→ **本文抜粋**:
◇ ◇ ◇ ◇ ◇ ◇ ◇

副鼻腔には4つの空洞があり、それぞれ前頭洞(ぜんとうどう)、篩骨洞(しこつどう)、蝶形骨洞(ちょうけいこつどう)、上顎洞(じょうがくどう)と呼ばれています。
これらは全てつながっているのですが、副鼻腔の中でも、特に上顎洞に炎症が起きた場合、上顎洞炎(じょうがくどうえん)と呼びます。
パノラマエックス線写真などを見てもらうとわかりやすいのですが、上顎洞は上の歯の根ととても近い場所にあります。
第二小臼歯・第一大臼歯・第二大臼歯の歯根は上顎洞に近接するように生えており、これらの歯が虫歯になると、歯の根から感染が広がり、歯が原因で起こる上顎洞炎、つまり歯性上顎洞炎を引き起こしてしまうことがあるのです。
歯性上顎洞炎とは/虫歯以外の原因は?
上顎洞炎のうち、鼻性あるいは血行性の上顎洞炎が8割程度であるのに対し、歯が原因となる歯性上顎洞炎になる確率は2割程度です。
歯性上顎洞炎は上の奥歯が虫歯になることで引き起こされる場合が多いのですが、発症する原因は虫歯だけに限りません。
重度の歯周病や根の尖端に嚢胞(膿)ができてしまう歯根嚢胞、奥歯の歯根が上顎洞を突き抜けてしまっており、抜歯した歯の根やインプラント体が上顎洞に迷入してしまうことによる細菌感染でも生じるケースもあります。
なお、歯性上顎洞炎と上顎洞炎の見分け方は、上顎洞の両方に炎症が生じているのか、片方に炎症が生じているのかで診断します。通常は両側性であれば上顎洞炎、片側性であれば歯性上顎洞炎と判断します。
歯性上顎洞炎の場合、まず原因となる歯を詳しく調べるために、レントゲン写真やCTで確認します。通常は透明(黒色)に写るはずの上顎洞が、膿が溜まっていると白っぽく見えるのがわかりやすいポイントです。原因となる歯は1本とは限らず、2~3本あるケースもあります。
歯性上顎洞炎の治療方法
歯性上顎洞炎では、急性の場合、まずはβラクタム系といった抗菌薬や抗炎症薬(痛み止め)を用いて細菌感染を防ぎます。
原因歯を保存できることもありますが、あまりに急性症状がひどく、治療を行っても改善されない場合は感染源として抜歯してしまうこともあります。
抜歯を行う際には、抜歯した穴から注射器などで膿を吸引し、上顎洞内を生理食塩水でキレイに洗浄して、穴にガーゼを当てて何度か交換します。このガーゼを取り換える際に痛みを感じる方が多いようです。

◇ ◇ ◇ ◇ ◇ ◇ ◇

→ **データの内容**:
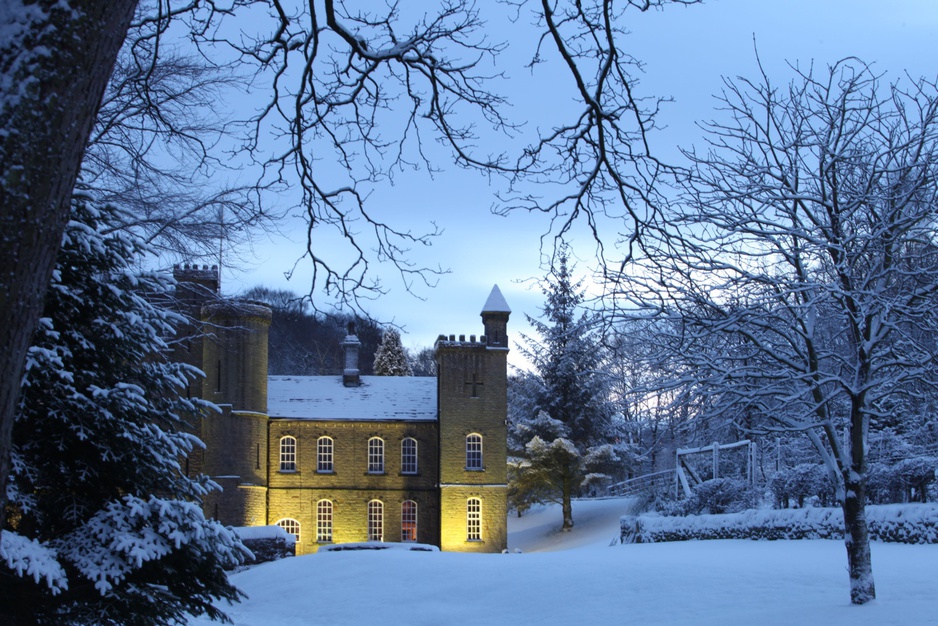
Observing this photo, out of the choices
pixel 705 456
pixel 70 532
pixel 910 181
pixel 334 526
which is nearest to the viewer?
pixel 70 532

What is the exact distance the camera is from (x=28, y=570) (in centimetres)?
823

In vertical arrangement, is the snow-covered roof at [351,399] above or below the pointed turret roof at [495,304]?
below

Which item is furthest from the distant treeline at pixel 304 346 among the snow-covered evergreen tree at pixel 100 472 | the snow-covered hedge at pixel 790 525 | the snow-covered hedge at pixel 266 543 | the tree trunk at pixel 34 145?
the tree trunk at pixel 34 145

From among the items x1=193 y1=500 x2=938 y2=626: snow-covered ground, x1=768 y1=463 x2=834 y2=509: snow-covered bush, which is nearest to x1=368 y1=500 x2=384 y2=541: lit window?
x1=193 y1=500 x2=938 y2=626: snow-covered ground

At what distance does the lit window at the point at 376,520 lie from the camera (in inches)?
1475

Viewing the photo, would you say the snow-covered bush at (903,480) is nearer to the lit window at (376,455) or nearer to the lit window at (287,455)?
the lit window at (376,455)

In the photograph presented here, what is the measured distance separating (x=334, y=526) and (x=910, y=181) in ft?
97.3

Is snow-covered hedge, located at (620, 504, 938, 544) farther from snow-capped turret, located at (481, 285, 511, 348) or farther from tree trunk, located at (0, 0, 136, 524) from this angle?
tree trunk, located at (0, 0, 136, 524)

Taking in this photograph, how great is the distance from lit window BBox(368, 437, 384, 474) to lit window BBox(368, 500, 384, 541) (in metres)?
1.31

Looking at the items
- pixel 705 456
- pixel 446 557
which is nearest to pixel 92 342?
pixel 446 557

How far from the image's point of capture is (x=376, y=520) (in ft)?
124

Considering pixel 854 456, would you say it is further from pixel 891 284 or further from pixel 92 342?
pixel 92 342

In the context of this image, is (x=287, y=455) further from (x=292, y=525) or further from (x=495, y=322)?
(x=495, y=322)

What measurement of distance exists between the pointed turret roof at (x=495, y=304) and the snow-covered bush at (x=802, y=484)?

◇ ◇ ◇ ◇ ◇ ◇ ◇

→ **課題の内容**:
a) 上顎洞炎についての本文のうち、「上顎洞炎のうち、鼻性あるいは」から「ば歯性上顎洞炎と判断します。」までを全部、一字一句そのまま書き写してください。
b) 上顎洞炎についての本文に出てくる、副鼻腔の空洞の名前をすべて挙げてください。

→ **解答一覧**:
a)
上顎洞炎のうち、鼻性あるいは血行性の上顎洞炎が8割程度であるのに対し、歯が原因となる歯性上顎洞炎になる確率は2割程度です。
歯性上顎洞炎は上の奥歯が虫歯になることで引き起こされる場合が多いのですが、発症する原因は虫歯だけに限りません。
重度の歯周病や根の尖端に嚢胞(膿)ができてしまう歯根嚢胞、奥歯の歯根が上顎洞を突き抜けてしまっており、抜歯した歯の根やインプラント体が上顎洞に迷入してしまうことによる細菌感染でも生じるケースもあります。
なお、歯性上顎洞炎と上顎洞炎の見分け方は、上顎洞の両方に炎症が生じているのか、片方に炎症が生じているのかで診断します。通常は両側性であれば上顎洞炎、片側性であれば歯性上顎洞炎と判断します。

b) 前頭洞、篩骨洞、蝶形骨洞、上顎洞